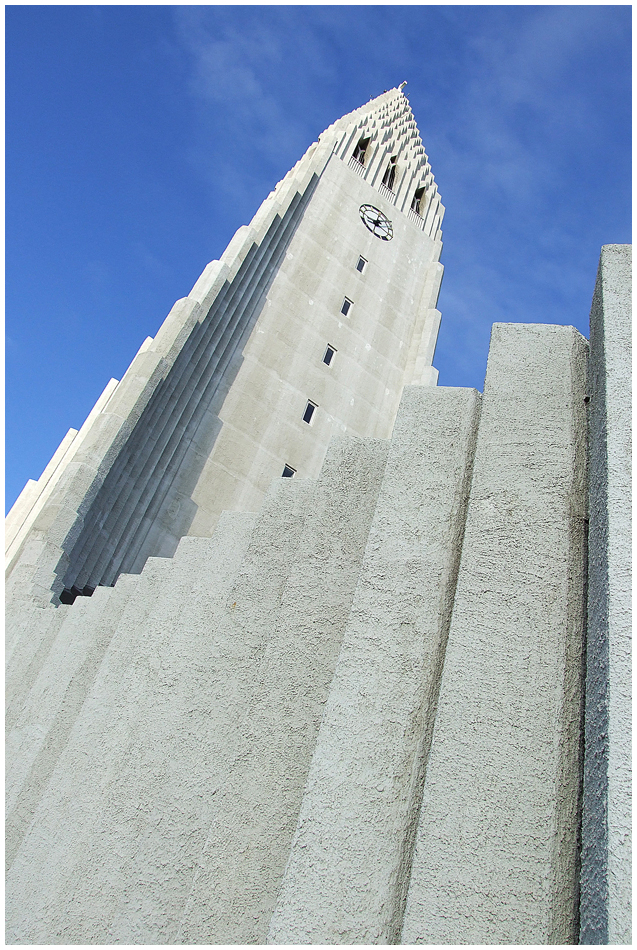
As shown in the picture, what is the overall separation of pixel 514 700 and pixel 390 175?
87.6 ft

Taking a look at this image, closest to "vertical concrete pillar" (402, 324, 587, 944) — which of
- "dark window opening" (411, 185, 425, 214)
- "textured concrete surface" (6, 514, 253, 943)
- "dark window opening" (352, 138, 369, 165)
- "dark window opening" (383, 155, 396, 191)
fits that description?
"textured concrete surface" (6, 514, 253, 943)

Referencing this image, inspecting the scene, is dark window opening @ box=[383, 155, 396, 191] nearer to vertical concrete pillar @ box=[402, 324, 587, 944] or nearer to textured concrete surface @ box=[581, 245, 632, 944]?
textured concrete surface @ box=[581, 245, 632, 944]

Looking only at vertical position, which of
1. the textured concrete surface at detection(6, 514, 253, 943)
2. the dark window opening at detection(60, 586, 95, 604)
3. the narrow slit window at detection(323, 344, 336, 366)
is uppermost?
the narrow slit window at detection(323, 344, 336, 366)

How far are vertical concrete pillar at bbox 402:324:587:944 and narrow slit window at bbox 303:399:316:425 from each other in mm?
15644

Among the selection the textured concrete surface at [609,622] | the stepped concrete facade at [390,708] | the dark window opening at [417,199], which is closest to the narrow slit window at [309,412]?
the dark window opening at [417,199]

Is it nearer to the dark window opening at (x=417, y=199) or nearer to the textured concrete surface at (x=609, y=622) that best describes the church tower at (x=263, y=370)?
the dark window opening at (x=417, y=199)

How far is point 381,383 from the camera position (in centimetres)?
2131

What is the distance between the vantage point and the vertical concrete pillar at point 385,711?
247 centimetres

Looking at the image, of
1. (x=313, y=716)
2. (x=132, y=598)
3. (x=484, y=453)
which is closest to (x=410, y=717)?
(x=313, y=716)

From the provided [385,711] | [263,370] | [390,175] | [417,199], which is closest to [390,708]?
[385,711]

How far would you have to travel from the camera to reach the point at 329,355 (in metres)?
20.5

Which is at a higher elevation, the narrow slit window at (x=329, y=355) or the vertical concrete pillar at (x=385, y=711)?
the narrow slit window at (x=329, y=355)

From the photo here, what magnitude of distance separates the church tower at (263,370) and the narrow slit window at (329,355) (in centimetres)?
4

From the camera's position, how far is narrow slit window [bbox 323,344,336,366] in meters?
20.3
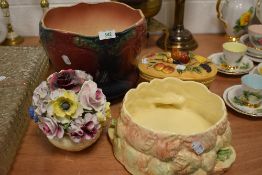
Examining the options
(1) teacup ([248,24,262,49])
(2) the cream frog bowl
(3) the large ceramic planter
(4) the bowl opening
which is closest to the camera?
(2) the cream frog bowl

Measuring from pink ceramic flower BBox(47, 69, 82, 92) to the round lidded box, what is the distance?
19 cm

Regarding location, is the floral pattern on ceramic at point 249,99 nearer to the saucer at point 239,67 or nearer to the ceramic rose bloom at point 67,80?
the saucer at point 239,67

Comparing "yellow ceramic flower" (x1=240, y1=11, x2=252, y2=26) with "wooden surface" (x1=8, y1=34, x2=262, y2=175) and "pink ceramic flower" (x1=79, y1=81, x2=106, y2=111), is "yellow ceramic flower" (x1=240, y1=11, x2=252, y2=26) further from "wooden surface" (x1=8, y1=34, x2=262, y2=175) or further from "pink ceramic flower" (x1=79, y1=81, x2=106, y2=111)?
"pink ceramic flower" (x1=79, y1=81, x2=106, y2=111)

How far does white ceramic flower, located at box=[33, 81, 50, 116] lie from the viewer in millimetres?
552

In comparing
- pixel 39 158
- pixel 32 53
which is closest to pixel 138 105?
pixel 39 158

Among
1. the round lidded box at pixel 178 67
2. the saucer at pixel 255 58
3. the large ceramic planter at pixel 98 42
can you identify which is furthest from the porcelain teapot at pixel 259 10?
the large ceramic planter at pixel 98 42

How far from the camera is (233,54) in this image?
0.81 metres

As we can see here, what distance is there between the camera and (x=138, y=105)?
637 mm

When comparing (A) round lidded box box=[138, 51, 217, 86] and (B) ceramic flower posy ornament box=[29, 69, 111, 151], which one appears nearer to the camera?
(B) ceramic flower posy ornament box=[29, 69, 111, 151]

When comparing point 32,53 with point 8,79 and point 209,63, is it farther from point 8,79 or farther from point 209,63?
point 209,63

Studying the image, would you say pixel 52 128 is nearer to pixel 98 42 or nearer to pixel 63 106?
pixel 63 106

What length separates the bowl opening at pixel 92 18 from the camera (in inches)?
29.9

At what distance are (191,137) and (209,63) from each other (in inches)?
11.6

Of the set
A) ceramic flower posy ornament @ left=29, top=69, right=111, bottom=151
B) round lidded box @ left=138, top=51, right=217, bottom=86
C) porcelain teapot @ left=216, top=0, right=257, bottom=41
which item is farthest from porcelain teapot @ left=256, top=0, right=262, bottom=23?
ceramic flower posy ornament @ left=29, top=69, right=111, bottom=151
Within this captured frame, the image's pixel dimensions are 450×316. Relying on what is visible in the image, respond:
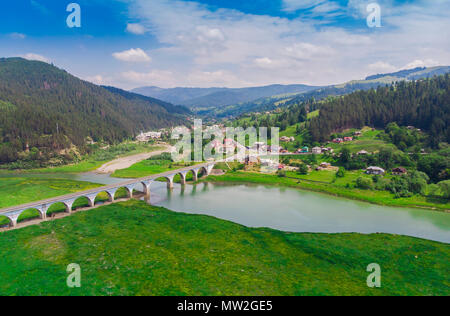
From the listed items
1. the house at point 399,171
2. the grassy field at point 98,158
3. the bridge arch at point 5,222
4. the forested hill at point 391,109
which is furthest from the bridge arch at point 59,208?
the forested hill at point 391,109

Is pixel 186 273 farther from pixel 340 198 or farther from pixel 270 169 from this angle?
pixel 270 169

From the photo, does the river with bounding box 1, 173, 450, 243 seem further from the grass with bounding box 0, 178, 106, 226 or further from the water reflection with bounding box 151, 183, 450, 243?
the grass with bounding box 0, 178, 106, 226

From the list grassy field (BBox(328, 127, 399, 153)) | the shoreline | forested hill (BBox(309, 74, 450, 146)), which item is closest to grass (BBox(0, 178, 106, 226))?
the shoreline

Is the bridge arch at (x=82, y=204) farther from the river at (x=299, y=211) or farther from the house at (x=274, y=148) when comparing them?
the house at (x=274, y=148)

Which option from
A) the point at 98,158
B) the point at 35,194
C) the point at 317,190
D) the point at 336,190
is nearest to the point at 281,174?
the point at 317,190
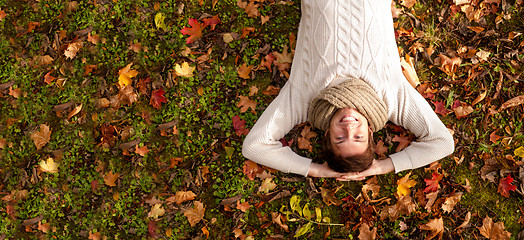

* * *

WHAT IS BEING ASKED - Rewrite all the records with "vantage point" replaced by "viewpoint" and everything else left unchanged. Leave out the pictures.

RESPONSE TO THE EXERCISE -
As shown in the picture, what is the overall separation of pixel 514 700 and pixel 390 175?
87.6 ft

Taking a look at this image, closest to "vertical concrete pillar" (402, 324, 587, 944) — which of
- "dark window opening" (411, 185, 425, 214)
- "textured concrete surface" (6, 514, 253, 943)
- "dark window opening" (352, 138, 369, 165)
- "dark window opening" (383, 155, 396, 191)
fits that description?
"textured concrete surface" (6, 514, 253, 943)

Referencing this image, inspecting the scene, is dark window opening @ box=[383, 155, 396, 191] nearer to vertical concrete pillar @ box=[402, 324, 587, 944] or nearer to textured concrete surface @ box=[581, 245, 632, 944]?
textured concrete surface @ box=[581, 245, 632, 944]

Looking only at vertical position, which of
1. the textured concrete surface at detection(6, 514, 253, 943)
2. the dark window opening at detection(60, 586, 95, 604)
3. the narrow slit window at detection(323, 344, 336, 366)
is uppermost?
the narrow slit window at detection(323, 344, 336, 366)

How far are vertical concrete pillar at bbox 402:324:587:944 and narrow slit window at bbox 303:399:316:425 from each other in mm?
15644

Among the selection the textured concrete surface at [609,622] | the stepped concrete facade at [390,708] | the dark window opening at [417,199], which is closest to the narrow slit window at [309,412]?
the dark window opening at [417,199]

Is it nearer to the dark window opening at (x=417, y=199) or nearer to the textured concrete surface at (x=609, y=622) that best describes the church tower at (x=263, y=370)?
the dark window opening at (x=417, y=199)

How far is point 381,383 from the camera position (in centimetres)?
2131

What is the distance between the viewpoint and the vertical concrete pillar at point 385,711?
247 centimetres

Looking at the image, of
1. (x=313, y=716)
2. (x=132, y=598)
3. (x=484, y=453)
which is closest to (x=410, y=717)?
(x=313, y=716)

From the provided [385,711] | [263,370] | [390,175] | [417,199], which is closest to [390,708]?
[385,711]

How far would you have to travel from the camera to reach the point at 329,355 (in metres)?
20.5

Which is at a higher elevation, the narrow slit window at (x=329, y=355) or the vertical concrete pillar at (x=385, y=711)?
the narrow slit window at (x=329, y=355)

From the photo here, what magnitude of distance separates the church tower at (263,370) and the narrow slit window at (329,355) (in centimetres)?
4

From the camera's position, how far is narrow slit window [bbox 323,344,336,366] in meters?
20.3
Examining the options
(1) teacup ([248,24,262,49])
(2) the cream frog bowl
(3) the large ceramic planter
(4) the bowl opening
which is closest to the camera?
(2) the cream frog bowl

Measuring from pink ceramic flower BBox(47, 69, 82, 92) to the round lidded box, what is the distance?
19 cm

Regarding location, is the floral pattern on ceramic at point 249,99 nearer to the saucer at point 239,67 or nearer to the ceramic rose bloom at point 67,80?
the saucer at point 239,67

Comparing "yellow ceramic flower" (x1=240, y1=11, x2=252, y2=26) with "wooden surface" (x1=8, y1=34, x2=262, y2=175) and "pink ceramic flower" (x1=79, y1=81, x2=106, y2=111), is "yellow ceramic flower" (x1=240, y1=11, x2=252, y2=26) further from "wooden surface" (x1=8, y1=34, x2=262, y2=175) or further from "pink ceramic flower" (x1=79, y1=81, x2=106, y2=111)?
"pink ceramic flower" (x1=79, y1=81, x2=106, y2=111)

How far does white ceramic flower, located at box=[33, 81, 50, 116] lie from the viewer in millimetres?
552

In comparing
- pixel 39 158
- pixel 32 53
which is closest to pixel 138 105?
pixel 39 158

Among
1. the round lidded box at pixel 178 67
2. the saucer at pixel 255 58
3. the large ceramic planter at pixel 98 42
can you identify which is furthest from the porcelain teapot at pixel 259 10?
the large ceramic planter at pixel 98 42

How far from the camera is (233,54) in this image?
0.81 metres

As we can see here, what distance is there between the camera and (x=138, y=105)?
637 mm

When comparing (A) round lidded box box=[138, 51, 217, 86] and (B) ceramic flower posy ornament box=[29, 69, 111, 151], which one appears nearer to the camera?
(B) ceramic flower posy ornament box=[29, 69, 111, 151]

When comparing point 32,53 with point 8,79 and point 209,63, is it farther from point 8,79 or farther from point 209,63?
point 209,63

Studying the image, would you say pixel 52 128 is nearer to pixel 98 42 or nearer to pixel 63 106?
pixel 63 106

What length separates the bowl opening at pixel 92 18 from the camera (in inches)?
29.9

At what distance are (191,137) and (209,63) from each other (in inches)?
11.6

Of the set
A) ceramic flower posy ornament @ left=29, top=69, right=111, bottom=151
B) round lidded box @ left=138, top=51, right=217, bottom=86
C) porcelain teapot @ left=216, top=0, right=257, bottom=41
which item is farthest from porcelain teapot @ left=256, top=0, right=262, bottom=23?
ceramic flower posy ornament @ left=29, top=69, right=111, bottom=151
Within this captured frame, the image's pixel dimensions are 450×316. Relying on what is visible in the image, respond:
From the listed items
1. the house at point 399,171
2. the grassy field at point 98,158
3. the bridge arch at point 5,222
4. the forested hill at point 391,109
which is furthest from the bridge arch at point 59,208?
the forested hill at point 391,109

Is pixel 186 273 farther from pixel 340 198 or farther from pixel 270 169 from this angle?
pixel 270 169

From the photo, does the river with bounding box 1, 173, 450, 243 seem further from the grass with bounding box 0, 178, 106, 226 or further from the water reflection with bounding box 151, 183, 450, 243?
the grass with bounding box 0, 178, 106, 226

From the list grassy field (BBox(328, 127, 399, 153)) | the shoreline | forested hill (BBox(309, 74, 450, 146)), which item is closest to grass (BBox(0, 178, 106, 226))?
the shoreline

Is the bridge arch at (x=82, y=204) farther from the river at (x=299, y=211) or farther from the house at (x=274, y=148) when comparing them?
the house at (x=274, y=148)

Which option from
A) the point at 98,158
B) the point at 35,194
C) the point at 317,190
D) the point at 336,190
is nearest to the point at 281,174?
the point at 317,190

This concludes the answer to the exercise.